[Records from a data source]
------------------------------

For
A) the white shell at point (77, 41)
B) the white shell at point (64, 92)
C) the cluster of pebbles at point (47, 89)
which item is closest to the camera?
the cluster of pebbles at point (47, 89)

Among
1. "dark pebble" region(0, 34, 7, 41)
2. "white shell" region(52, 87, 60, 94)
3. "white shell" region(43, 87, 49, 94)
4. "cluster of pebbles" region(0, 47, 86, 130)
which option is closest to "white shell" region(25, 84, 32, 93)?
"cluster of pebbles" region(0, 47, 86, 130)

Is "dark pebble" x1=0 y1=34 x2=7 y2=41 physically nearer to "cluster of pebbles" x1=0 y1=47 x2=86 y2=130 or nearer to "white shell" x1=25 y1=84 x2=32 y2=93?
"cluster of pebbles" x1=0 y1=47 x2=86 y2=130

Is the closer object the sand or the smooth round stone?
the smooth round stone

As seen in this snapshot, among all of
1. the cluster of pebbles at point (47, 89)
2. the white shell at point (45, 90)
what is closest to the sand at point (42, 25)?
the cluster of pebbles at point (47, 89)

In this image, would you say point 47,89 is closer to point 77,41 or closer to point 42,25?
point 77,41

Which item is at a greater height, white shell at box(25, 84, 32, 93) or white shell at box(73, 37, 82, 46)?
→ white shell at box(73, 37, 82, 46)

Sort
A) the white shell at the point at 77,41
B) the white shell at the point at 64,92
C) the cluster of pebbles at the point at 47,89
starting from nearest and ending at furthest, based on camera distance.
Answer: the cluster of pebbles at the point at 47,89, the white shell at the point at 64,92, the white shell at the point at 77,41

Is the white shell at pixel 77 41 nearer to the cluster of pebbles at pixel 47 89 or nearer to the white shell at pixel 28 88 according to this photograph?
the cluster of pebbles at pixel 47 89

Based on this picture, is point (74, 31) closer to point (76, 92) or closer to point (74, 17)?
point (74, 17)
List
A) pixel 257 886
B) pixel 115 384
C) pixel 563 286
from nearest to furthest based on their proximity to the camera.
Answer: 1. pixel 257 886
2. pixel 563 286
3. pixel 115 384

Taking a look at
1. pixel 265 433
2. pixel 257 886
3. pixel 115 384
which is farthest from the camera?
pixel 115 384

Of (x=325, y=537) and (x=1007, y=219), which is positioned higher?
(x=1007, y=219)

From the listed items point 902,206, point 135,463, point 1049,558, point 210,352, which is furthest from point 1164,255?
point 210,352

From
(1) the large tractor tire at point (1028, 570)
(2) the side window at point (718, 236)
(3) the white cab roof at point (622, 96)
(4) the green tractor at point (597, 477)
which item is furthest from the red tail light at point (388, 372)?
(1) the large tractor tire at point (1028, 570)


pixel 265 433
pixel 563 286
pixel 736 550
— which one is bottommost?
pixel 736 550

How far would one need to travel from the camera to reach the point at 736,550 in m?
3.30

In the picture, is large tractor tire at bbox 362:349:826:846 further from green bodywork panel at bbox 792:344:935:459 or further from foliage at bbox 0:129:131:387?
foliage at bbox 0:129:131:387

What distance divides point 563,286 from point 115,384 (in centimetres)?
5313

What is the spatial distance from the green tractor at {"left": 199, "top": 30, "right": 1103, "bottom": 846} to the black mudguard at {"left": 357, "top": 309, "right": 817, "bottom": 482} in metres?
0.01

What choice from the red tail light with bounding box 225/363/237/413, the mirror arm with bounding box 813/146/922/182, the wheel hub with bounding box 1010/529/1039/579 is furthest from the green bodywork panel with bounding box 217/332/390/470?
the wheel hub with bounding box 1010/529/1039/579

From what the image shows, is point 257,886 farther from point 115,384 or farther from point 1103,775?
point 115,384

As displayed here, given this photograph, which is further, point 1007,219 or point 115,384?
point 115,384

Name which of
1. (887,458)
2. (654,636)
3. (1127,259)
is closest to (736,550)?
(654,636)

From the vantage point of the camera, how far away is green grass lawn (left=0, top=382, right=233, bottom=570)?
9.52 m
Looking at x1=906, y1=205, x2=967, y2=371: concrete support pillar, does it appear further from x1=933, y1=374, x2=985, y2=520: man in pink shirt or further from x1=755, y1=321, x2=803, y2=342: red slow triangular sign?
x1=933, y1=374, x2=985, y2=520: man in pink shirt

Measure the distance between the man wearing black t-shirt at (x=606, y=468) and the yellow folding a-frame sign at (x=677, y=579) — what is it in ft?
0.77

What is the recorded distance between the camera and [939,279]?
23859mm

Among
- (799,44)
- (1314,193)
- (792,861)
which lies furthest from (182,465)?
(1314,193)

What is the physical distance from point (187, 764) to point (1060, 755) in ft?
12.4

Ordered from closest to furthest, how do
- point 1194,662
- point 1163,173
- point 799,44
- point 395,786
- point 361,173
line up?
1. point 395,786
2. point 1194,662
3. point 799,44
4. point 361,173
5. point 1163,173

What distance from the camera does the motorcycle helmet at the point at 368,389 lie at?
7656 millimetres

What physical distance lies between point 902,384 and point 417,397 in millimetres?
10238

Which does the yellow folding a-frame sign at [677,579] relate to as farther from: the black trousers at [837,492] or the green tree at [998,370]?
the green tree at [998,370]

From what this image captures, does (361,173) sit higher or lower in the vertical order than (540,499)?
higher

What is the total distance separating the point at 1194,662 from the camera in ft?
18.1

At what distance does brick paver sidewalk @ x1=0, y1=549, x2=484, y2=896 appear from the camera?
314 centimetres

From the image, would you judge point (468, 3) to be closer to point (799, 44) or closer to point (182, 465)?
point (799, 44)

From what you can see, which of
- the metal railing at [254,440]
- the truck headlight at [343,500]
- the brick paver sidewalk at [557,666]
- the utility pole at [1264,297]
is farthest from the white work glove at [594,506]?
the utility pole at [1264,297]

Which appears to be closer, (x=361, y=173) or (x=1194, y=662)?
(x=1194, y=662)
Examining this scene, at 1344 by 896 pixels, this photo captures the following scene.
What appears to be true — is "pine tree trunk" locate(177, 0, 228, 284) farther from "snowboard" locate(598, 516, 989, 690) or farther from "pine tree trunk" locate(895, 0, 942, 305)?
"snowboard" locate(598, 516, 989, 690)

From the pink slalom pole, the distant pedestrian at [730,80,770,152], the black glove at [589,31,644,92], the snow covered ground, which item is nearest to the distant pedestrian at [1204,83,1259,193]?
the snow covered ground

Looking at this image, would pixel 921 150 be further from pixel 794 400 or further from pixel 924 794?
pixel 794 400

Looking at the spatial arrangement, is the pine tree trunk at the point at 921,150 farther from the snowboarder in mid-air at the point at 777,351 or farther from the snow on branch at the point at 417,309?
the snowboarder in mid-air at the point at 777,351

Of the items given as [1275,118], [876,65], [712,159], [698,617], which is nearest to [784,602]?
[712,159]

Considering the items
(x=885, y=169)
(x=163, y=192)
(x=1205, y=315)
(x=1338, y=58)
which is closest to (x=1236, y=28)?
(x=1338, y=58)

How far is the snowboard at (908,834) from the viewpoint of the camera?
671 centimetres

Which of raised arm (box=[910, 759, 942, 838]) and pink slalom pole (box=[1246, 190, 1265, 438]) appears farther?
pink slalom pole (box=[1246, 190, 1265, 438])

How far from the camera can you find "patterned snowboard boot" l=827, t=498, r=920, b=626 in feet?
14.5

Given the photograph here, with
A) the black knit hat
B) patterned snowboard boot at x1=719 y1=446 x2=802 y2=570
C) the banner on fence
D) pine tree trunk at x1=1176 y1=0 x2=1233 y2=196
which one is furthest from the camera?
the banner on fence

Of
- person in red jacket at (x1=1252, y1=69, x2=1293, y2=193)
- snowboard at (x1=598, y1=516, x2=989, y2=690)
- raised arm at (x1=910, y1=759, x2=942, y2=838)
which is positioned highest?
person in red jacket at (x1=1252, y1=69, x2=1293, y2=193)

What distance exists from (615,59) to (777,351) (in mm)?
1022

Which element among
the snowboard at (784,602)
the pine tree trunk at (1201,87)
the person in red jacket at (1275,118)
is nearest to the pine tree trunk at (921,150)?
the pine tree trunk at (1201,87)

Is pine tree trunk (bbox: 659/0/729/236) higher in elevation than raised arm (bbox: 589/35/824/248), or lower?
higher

------------------------------

> Exercise instructions: Write out, without any change, the lines running from the one containing "How far from" through the end of the records.

> Solution below:
How far from the camera can you find "patterned snowboard boot" l=827, t=498, r=920, b=626 in feet?
14.5

Given the photograph here, with
A) the black knit hat
B) patterned snowboard boot at x1=719 y1=446 x2=802 y2=570
C) the banner on fence
D) pine tree trunk at x1=1176 y1=0 x2=1233 y2=196
which one is furthest from the camera?
the banner on fence

Of
- person in red jacket at (x1=1252, y1=69, x2=1293, y2=193)
- snowboard at (x1=598, y1=516, x2=989, y2=690)
- raised arm at (x1=910, y1=759, x2=942, y2=838)
which is positioned highest?
person in red jacket at (x1=1252, y1=69, x2=1293, y2=193)

What distance exists from (615,59) to (777,351) (in mm)?
1022

Which element among
the snowboard at (784,602)
the pine tree trunk at (1201,87)
the person in red jacket at (1275,118)
is nearest to the pine tree trunk at (921,150)?
the pine tree trunk at (1201,87)

Is pine tree trunk (bbox: 659/0/729/236) higher in elevation than raised arm (bbox: 589/35/824/248), or lower?
higher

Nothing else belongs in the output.